Bagian Lima

106 8 3
                                    


_________________________________________

Aruna memperhatikan lamat-lamat pergerakan Havi. Havi menarik satu balok kemudian berseru riang karena tidak merobohkan balok yang masih tersusun namun banyak yang sudah berongga.

"Aku gak yakin kamu lolos abis ini," celetuk Havi dengan bangganya.

Akhir pekan selalu menjadi hari yang paling ditunggu Havi. Selama hari ini, ia bebas melakukan apa saja yang menyenangkan bersama Aruna. Entah memainkan banyak permainan, menonton serial kesukaan mereka, memasak bersama, atau hanya tidur dan bermalas-malasan seharian saja, Havi menyukainya. Havi lebih menyukai waktunya dihabiskan bersama Aruna daripada hal lain.

Mata Aruna mengitari Jenga tersebut seraya memikirkan kemungkinan yang terjadi jika ia menarik salah satunya.

"Habis ini aku lagi yang menang," balasnya tak mau kalah seraya tangan kirinya menarik satu balok dengan mulus tanpa membuat balok di atasnya bergoyang.

Havi menutup mulutnya kagum. Menurutnya kemungkinan bisa berhasil sangat tipis. Tapi Aruna dapat melewati itu. "Kok bisa?"

Aruna mengangkat kedua bahunya. "Giliran kamu."

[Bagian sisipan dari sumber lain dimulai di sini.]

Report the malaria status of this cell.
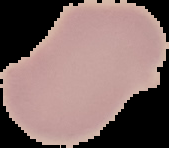
Uninfected.

From a thin blood film. Image is 169×148 pixels. Segmented cell region on a black background.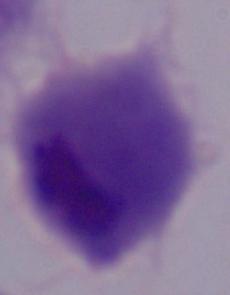 A trichomonad is shown. Micrograph. 1000x magnification.Classify this cell by malaria status.
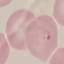

Parasitized.

Summary:
  - Stain: Giemsa
  - Capture: smartphone through the microscope eyepiece
  - Image type: cell patch, automatically extracted from a larger field of view and resized to 64 × 64 pixels
  - Preparation: thin blood smear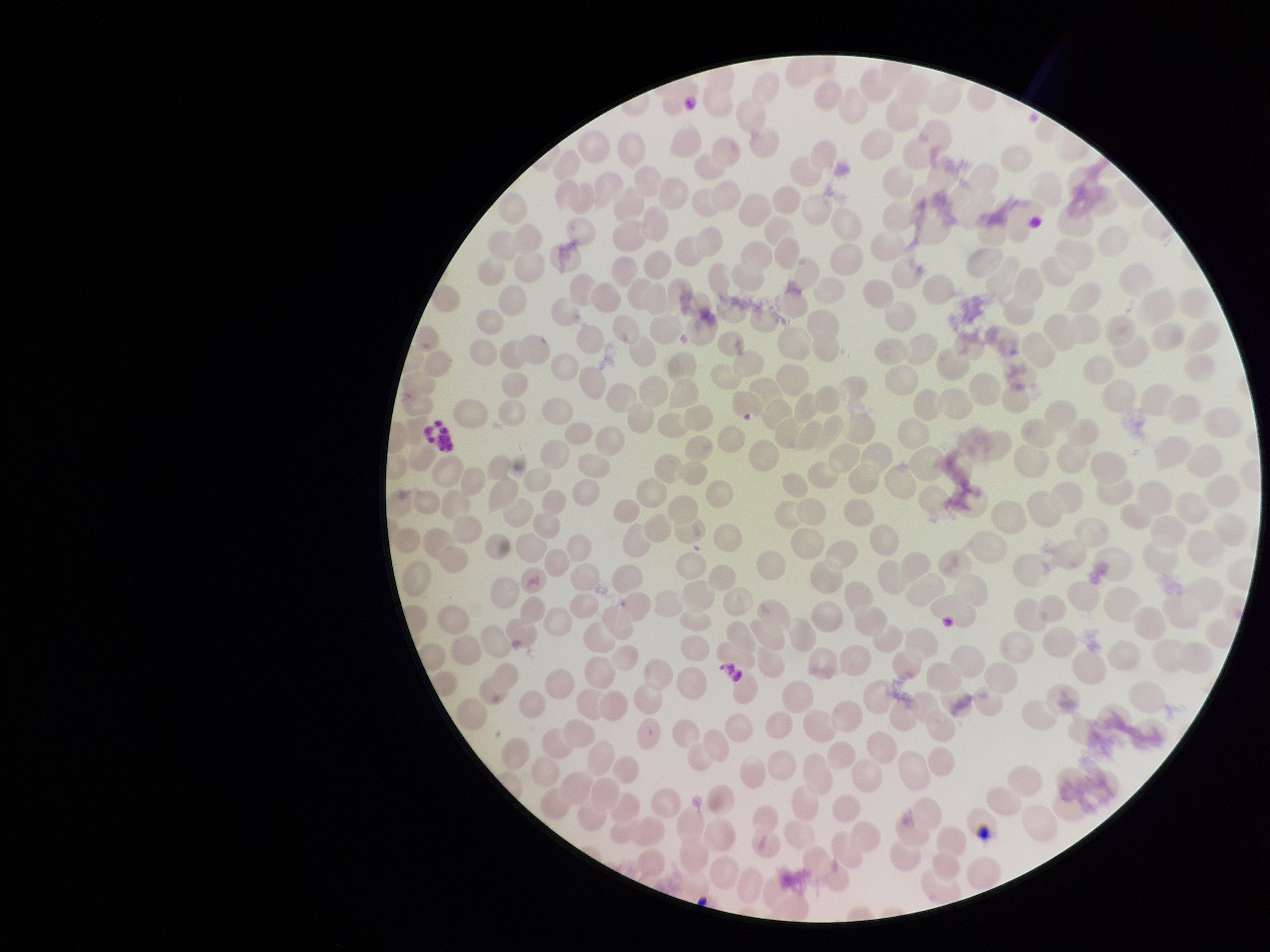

Havi melakukan peregangan tangan sebelum kembali melihat-lihat balok mana yang akan ia ambil setelah ini. Dalam hatinya Havi sudah merasa mustahil untuk menang dari Aruna lagi.

"Seharusnya di baloknya kita kasih truth or dare kaya gitu gak sih? Biar tambah seru."

Aruna menggeleng. "Nanti dare-nya kamu yang menang banyak."

Havi terkekeh. "Kan buat list-nya sama-sama nanti."

Havi sudah akan menarik sebuah balok namun terhenti ketika tiba-tiba ia terpikirkan sesuatu. Ia melirik ke arah Aruna.

"Mau buat kesepakatan?"

"Apa?"

"Yang kalah harus nurutin permintaan yang menang."

Mata Aruna menjadi berbinar. Aruna mendesis pelan memikirkan permintaan apa yang kira-kira akan ia ajukan pada Havi setelah ini.

"Bebas mau apa aja, ya?"

Havi diam sejenak. Ia jadi berpikir ulang tentang kesepakatan tadi. Namun akhirnya Havi mengangguk saja dan berharap jika Aruna menang, Aruna tidak akan meminta hal aneh padanya.

Havi mulai berkonsentrasi untuk menarik balok yang tadi diincarnya sepelan mungkin. Havi benar-benar menghindari kekalahan bagaimanapun juga. Tinggal setengah lagi balok itu keluar, bagian atas Jenga tersebut bergoyang pelan membuat Havi waspada.

"Pfft." Aruna menahan tawanya yang hampir pecah.

"Jangan ketawa dong, Sayang."

Aruna berdehem kecil. "Emang permintaan kamu penting banget?"

Havi mengangguk pelan. "Permintaan aku antara hidup dan mati," ucapnya lebay.

Setelahnya Havi mulai berkonsentrasi lagi. Aruna sampai menunduk untuk melihat pergerakan Havi dengan jelas untuk menghindari kecurangan. Tinggal ujung baloknya tersisa namun Havi harus dibuat kecewa ketika ternyata balok selesai ditarik semua susunan Jenga itu akhirnya roboh.

Tubuh Havi bersandar lemas ke ujung sofa ruang tengah sedangkan Aruna mengepalkan kedua tangannya ke atas dengan ekspresi riangnya. Melihat itu tak urung membuat Havi ikut tersenyum juga. Havi seketika tidak menyesal akan kekalahannya.

"Kamu mau apa?"

Mata Aruna berotasi memikirkan keinginan apa yang akan ia utarakan ada Havi. "Apa, ya?"